Maybe.  If your child has a hemangioma in a proliferative or stable state that is impacting regular body function or is in a cosmetically sensitive area, it can be very reasonable to consider starting the therapy.

How long does a child need to stay on the propranolol to treat hemangiomas?

Typically, the propranolol is continued for as long as the hemangioma is in its period of proliferation. Once it has disappeared and tapering the medicine does not result in return of the hemangioma, it can be stopped.  It is very common to require a dose adjustment every couple of months before the infant is 1 year old, because the dose is based on weight and the baby grows substantially in the first year.

How effective is propranolol?

Propranolol often works in a setting of hemangioma, but the final result of the medication can be different depending on the individual child. Sometimes there can be residual bulkiness of the area of the hemangioma, and other times there can be some persistent skin changes (for example, telangiectasias, or little vessels, may not completely disappear). Unfortunately, propranolol has not been found effective in treating any other type of vascular lesion.

Are there other therapies for hemangiomas?

Sometimes no treatment is necessary, depending on the site or size of the hemangioma.  Sometimes alternate therapies are offered, such as steroids, laser to the skin or within the hemangioma, or surgical removal.  Every child is different, and customized treatment will be recommended for your child based on many considerations.
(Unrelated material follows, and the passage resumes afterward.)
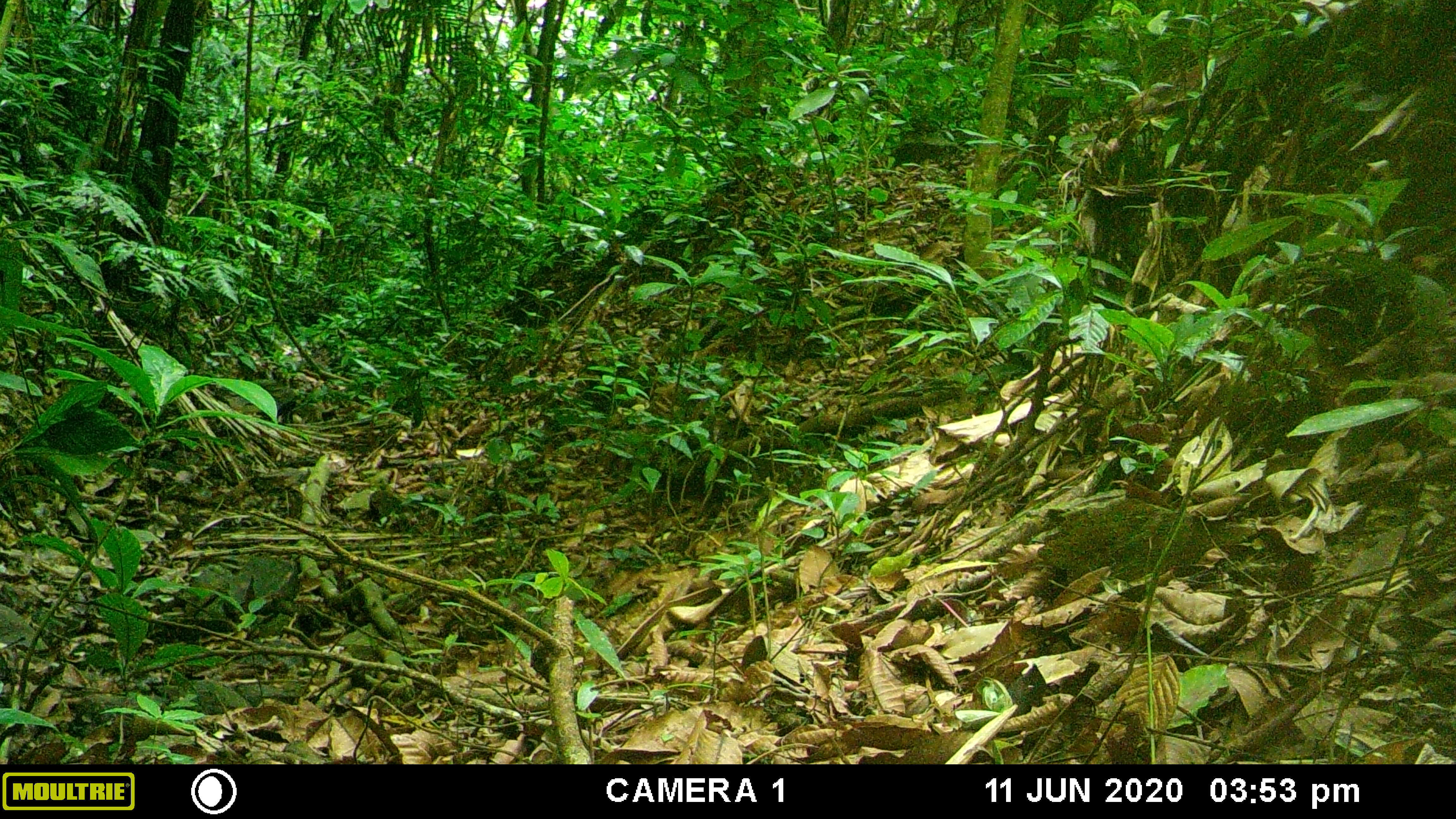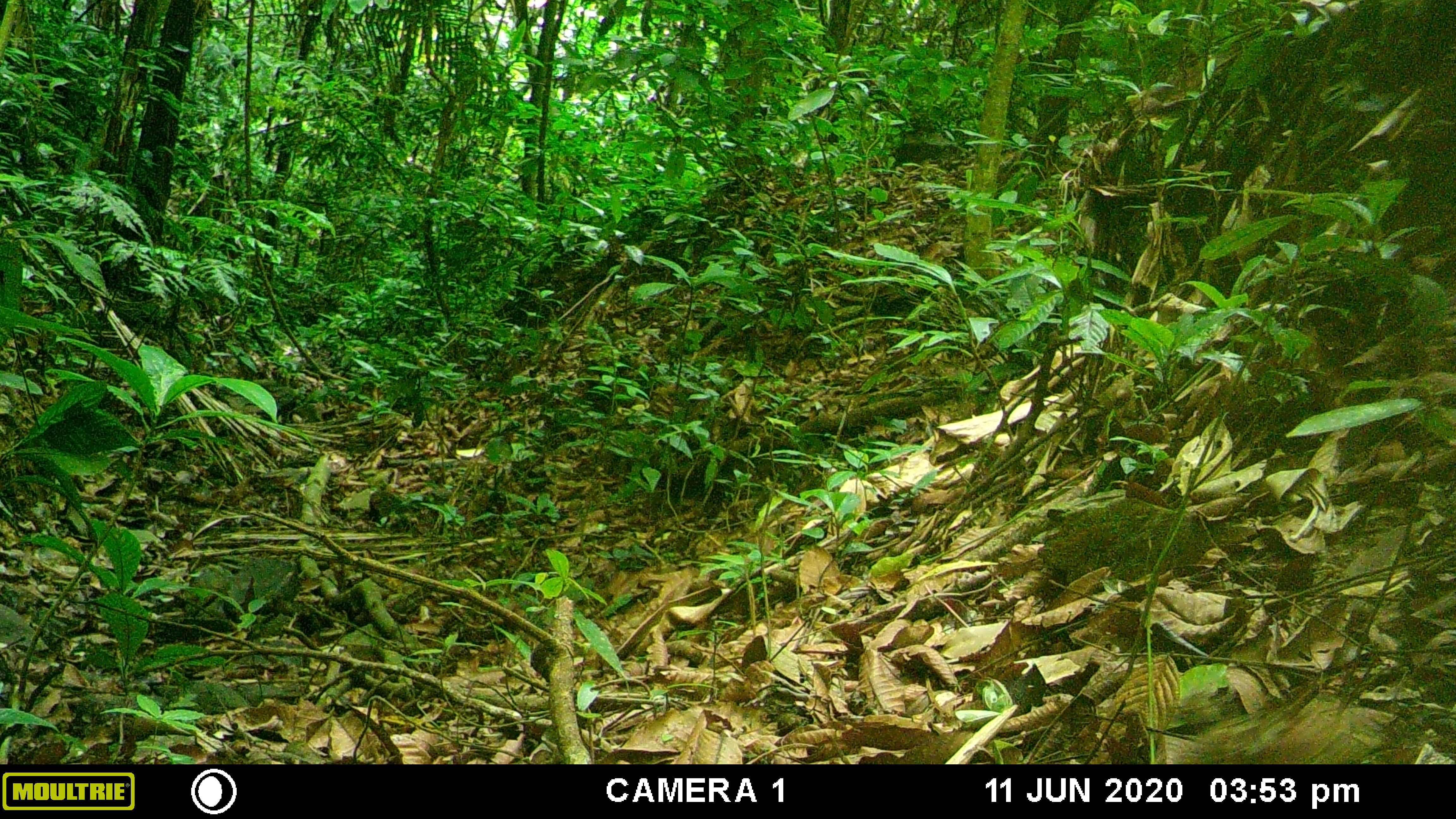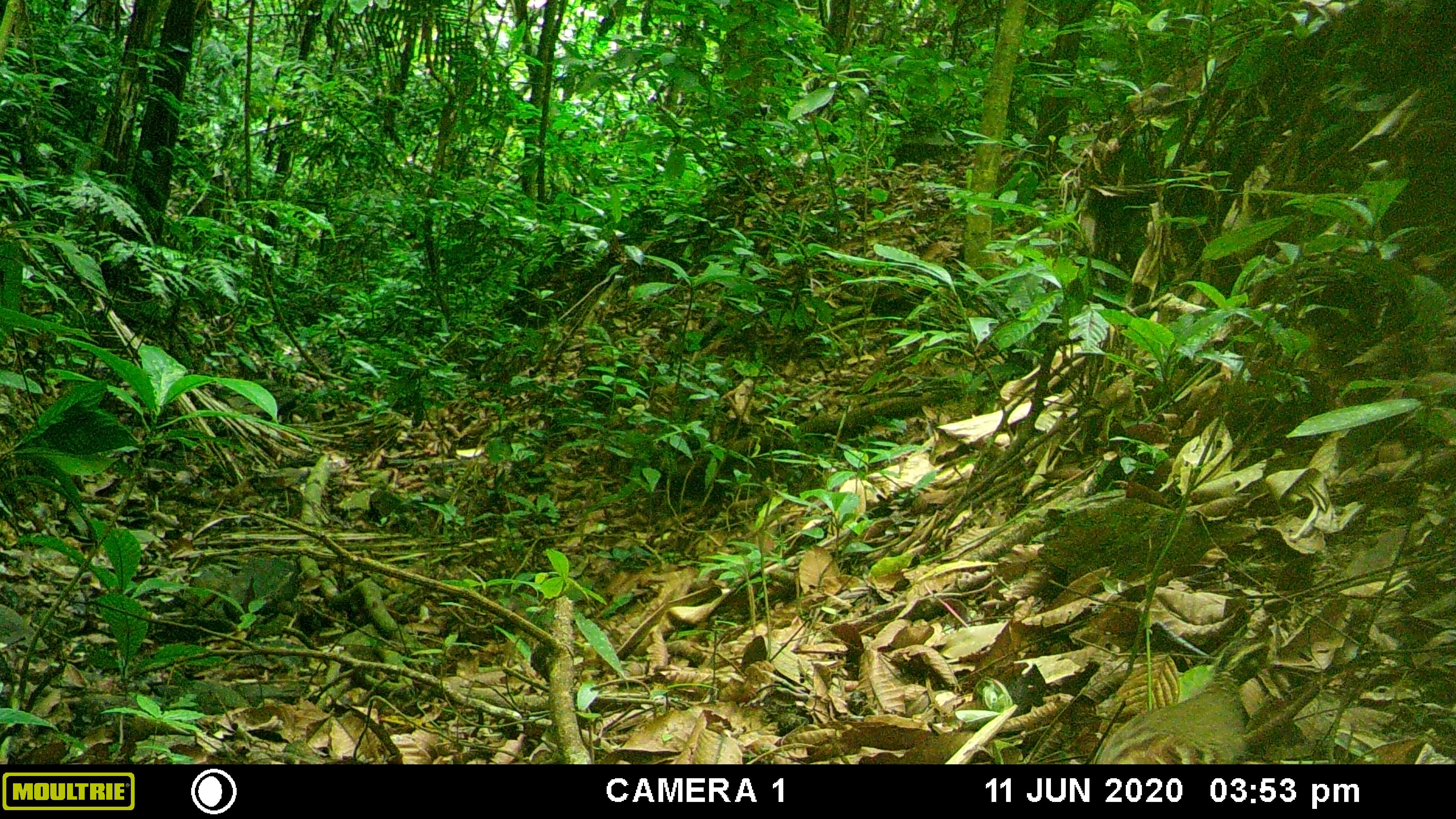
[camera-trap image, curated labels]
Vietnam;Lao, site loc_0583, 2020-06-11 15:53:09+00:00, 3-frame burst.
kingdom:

Do I need to see a specialist for this problem?

Many infants with hemangioma do not need to see a specialist if the hemangioma is small or not of cosmetic or functional concern.  If there is any impairment of functions, such as vision, breathing, feeding, movement or if there is ulceration and bleeding of the hemangioma, it is recommended the baby be evaluated by a specialist. Doctors seeing your child may include a pediatric dermatologist, pediatric ear, nose and throat surgeon (otolaryngologist), or pediatric plastic surgeon.